The Chinese government is considering tightening regulations regarding overseas agencies that could lead to a ban altogether on foreign-owned operations and greater expectations of others, according to China Daily. A draft of the possible new regulation has been published on the Ministry of Education’s website soliciting opinion from provincial-level education authorities until 5 November.

The government considers foreign-based agents the most difficult to regulate

The proposal bans foreign institutions and individuals, representative offices of foreign institutions in China, foreign investment enterprises and cooperative schools of China and another country from engaging in any form of intermediary agency activity which provide educational exchange services in China.

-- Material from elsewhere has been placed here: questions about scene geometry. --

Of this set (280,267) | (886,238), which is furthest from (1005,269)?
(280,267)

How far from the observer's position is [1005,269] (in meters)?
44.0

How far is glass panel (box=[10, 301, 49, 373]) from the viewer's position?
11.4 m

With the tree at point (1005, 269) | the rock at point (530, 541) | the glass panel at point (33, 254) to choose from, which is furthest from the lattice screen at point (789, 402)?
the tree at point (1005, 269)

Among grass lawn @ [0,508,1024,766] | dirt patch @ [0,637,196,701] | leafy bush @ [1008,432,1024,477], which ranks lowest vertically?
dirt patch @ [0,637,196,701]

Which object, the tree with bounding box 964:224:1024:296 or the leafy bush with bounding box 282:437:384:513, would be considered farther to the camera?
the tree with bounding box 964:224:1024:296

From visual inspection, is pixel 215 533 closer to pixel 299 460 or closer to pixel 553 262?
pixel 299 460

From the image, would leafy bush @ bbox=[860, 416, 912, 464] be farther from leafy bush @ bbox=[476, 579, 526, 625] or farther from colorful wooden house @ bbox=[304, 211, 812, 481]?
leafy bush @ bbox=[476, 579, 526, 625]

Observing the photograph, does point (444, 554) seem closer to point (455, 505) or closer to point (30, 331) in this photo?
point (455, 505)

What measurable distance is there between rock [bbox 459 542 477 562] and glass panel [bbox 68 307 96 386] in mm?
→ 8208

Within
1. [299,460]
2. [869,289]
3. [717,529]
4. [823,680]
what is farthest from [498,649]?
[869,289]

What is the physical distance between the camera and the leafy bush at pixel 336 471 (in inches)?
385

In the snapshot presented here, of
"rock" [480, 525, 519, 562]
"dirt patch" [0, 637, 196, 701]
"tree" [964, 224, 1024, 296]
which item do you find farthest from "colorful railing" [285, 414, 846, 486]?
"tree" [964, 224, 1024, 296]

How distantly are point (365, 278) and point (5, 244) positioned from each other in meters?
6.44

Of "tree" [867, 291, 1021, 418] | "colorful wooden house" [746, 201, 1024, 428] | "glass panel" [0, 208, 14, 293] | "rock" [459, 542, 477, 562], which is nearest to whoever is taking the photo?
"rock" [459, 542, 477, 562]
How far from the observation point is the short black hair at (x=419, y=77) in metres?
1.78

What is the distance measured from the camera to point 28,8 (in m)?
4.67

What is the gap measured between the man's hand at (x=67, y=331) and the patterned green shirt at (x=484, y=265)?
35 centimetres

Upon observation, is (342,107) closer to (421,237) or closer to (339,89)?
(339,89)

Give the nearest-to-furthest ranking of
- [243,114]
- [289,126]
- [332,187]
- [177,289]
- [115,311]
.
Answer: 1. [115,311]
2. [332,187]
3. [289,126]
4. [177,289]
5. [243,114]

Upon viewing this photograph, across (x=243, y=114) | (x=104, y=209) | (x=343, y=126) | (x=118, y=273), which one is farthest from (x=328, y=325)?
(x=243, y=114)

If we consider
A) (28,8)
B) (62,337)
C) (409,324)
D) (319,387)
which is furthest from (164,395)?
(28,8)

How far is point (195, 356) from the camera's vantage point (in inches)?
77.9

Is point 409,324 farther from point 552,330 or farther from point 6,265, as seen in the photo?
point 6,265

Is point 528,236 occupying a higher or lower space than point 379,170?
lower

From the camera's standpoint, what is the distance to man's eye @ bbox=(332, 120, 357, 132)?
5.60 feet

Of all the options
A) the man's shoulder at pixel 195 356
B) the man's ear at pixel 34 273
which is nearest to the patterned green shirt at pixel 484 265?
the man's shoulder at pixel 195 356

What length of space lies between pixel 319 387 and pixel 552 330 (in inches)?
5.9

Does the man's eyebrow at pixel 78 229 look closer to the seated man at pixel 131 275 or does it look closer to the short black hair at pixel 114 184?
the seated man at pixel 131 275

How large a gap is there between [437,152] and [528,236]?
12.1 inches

The new regulation would require agencies to set up an emergency fund of at least US$80,100

The draft will also require agencies to set up an emergency fund of at least US$80,100 so that fees can be refunded if things go wrong.

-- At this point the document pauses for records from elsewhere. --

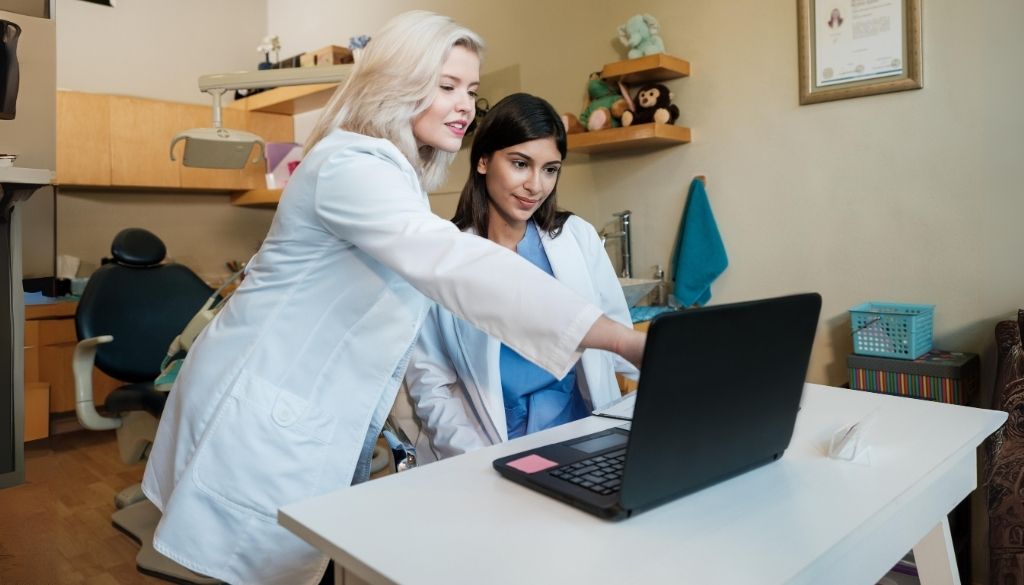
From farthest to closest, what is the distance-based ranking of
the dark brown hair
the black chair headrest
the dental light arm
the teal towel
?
1. the black chair headrest
2. the teal towel
3. the dental light arm
4. the dark brown hair

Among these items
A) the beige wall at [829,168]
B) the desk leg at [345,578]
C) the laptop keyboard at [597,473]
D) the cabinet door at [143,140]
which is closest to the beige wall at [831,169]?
the beige wall at [829,168]

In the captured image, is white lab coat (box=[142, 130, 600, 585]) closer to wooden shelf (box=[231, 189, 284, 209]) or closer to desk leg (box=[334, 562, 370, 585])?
desk leg (box=[334, 562, 370, 585])

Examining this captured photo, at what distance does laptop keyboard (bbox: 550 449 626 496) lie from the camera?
0.83 meters

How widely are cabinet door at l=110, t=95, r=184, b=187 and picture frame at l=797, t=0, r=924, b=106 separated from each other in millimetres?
3343

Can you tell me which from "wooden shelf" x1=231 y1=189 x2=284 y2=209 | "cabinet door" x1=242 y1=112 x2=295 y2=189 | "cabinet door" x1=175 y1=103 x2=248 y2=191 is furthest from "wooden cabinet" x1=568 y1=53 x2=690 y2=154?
"cabinet door" x1=242 y1=112 x2=295 y2=189

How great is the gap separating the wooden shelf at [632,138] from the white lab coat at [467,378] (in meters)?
1.18

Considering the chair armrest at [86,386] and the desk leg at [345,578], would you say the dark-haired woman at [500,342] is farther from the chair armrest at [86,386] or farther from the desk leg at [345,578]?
the chair armrest at [86,386]

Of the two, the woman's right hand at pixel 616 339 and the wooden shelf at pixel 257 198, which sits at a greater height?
the wooden shelf at pixel 257 198

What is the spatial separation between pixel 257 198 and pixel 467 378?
3498 mm

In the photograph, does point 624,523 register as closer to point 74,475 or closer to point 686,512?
point 686,512

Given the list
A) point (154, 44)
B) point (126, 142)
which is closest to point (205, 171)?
point (126, 142)

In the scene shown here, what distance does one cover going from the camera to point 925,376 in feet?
6.82

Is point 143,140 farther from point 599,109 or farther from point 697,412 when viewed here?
point 697,412

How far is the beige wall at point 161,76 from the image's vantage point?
4.23 m
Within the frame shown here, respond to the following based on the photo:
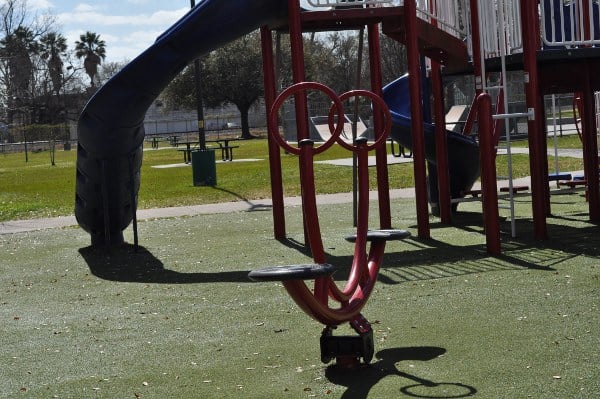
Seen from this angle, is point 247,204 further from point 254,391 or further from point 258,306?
point 254,391

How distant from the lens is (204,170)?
26016 mm

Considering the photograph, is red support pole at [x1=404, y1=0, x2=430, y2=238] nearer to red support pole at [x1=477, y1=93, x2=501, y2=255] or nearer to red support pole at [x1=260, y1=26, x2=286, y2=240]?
red support pole at [x1=477, y1=93, x2=501, y2=255]

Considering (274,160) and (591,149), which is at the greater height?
(274,160)

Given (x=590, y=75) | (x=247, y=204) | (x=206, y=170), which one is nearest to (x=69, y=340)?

The government says the new rules aim to crackdown on bogus operations that forge application materials or cheat clients out of money. Just this summer authorities in New Zealand uncovered 279 cases of fraudulent student visa applications from Beijing.

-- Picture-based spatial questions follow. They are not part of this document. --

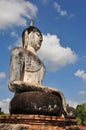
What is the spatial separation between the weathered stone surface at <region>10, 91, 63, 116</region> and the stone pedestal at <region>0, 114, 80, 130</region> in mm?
214

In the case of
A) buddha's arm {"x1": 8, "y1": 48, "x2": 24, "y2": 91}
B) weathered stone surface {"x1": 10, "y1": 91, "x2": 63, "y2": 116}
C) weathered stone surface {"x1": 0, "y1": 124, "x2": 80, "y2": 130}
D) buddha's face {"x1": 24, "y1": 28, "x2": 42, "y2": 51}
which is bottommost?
weathered stone surface {"x1": 0, "y1": 124, "x2": 80, "y2": 130}

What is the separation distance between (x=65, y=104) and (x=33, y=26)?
2.48m

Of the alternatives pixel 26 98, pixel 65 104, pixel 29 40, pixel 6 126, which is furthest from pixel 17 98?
pixel 29 40

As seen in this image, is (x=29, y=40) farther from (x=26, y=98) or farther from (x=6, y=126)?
(x=6, y=126)

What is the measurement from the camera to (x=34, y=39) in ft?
26.0

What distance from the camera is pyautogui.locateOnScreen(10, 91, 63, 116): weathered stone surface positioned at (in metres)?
6.31

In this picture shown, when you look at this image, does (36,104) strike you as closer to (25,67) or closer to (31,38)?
(25,67)

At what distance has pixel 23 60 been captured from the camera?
7.17 meters

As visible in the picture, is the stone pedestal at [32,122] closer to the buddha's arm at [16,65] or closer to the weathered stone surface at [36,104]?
the weathered stone surface at [36,104]

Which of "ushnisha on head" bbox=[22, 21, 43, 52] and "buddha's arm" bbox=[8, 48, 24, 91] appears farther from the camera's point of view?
"ushnisha on head" bbox=[22, 21, 43, 52]

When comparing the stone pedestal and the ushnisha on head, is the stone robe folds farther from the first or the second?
the stone pedestal

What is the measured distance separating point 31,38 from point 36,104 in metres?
2.28

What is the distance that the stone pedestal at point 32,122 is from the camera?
6.02 meters

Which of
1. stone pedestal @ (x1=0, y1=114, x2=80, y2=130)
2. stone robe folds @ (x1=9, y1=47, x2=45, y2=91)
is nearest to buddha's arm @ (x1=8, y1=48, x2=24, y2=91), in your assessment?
stone robe folds @ (x1=9, y1=47, x2=45, y2=91)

But the government considers foreign-based agents the most difficult to regulate.

“If the companies are located on the Chinese mainland, students and parents can easily visit the companies to see the qualifications and environment, getting a feel for the company,” an unnamed staff member of an education agent based in Beijing told Xinhua.

“However, if the companies are located overseas, it is not easy to judge their qualifications by looking at their websites and other non-face-to-face means of communication.”

The reaction from agents has not be positive. “I think the ministry is simply cutting foreign agencies out without good reason,” Chen Naibo, who works for an intermediary agency based in the US, told China Daily.

“If foreign agencies can forge materials or cheat clients out of money, domestic agencies can do so too.”

Many agencies believe the contingency fund would be virtually useless considering they have thousands of customers a year and charge each client around US$8,000.

Shao Mingbo, whose son has been studying in the US, said the proposed ban surprised him.

“The regulation fails to take account of the fact that applying to a university in the US is extraordinarily complicated. It’s quite different to applying to one in China.”

“Foreign intermediary agencies offer many professional services to their customers, and banning them in China will heavily disadvantage students here.”

Chinese students studying abroad account for 14% of the international student population worldwide. Last year 339,700 students studied overseas and that number is expected to reach 400,000 this year.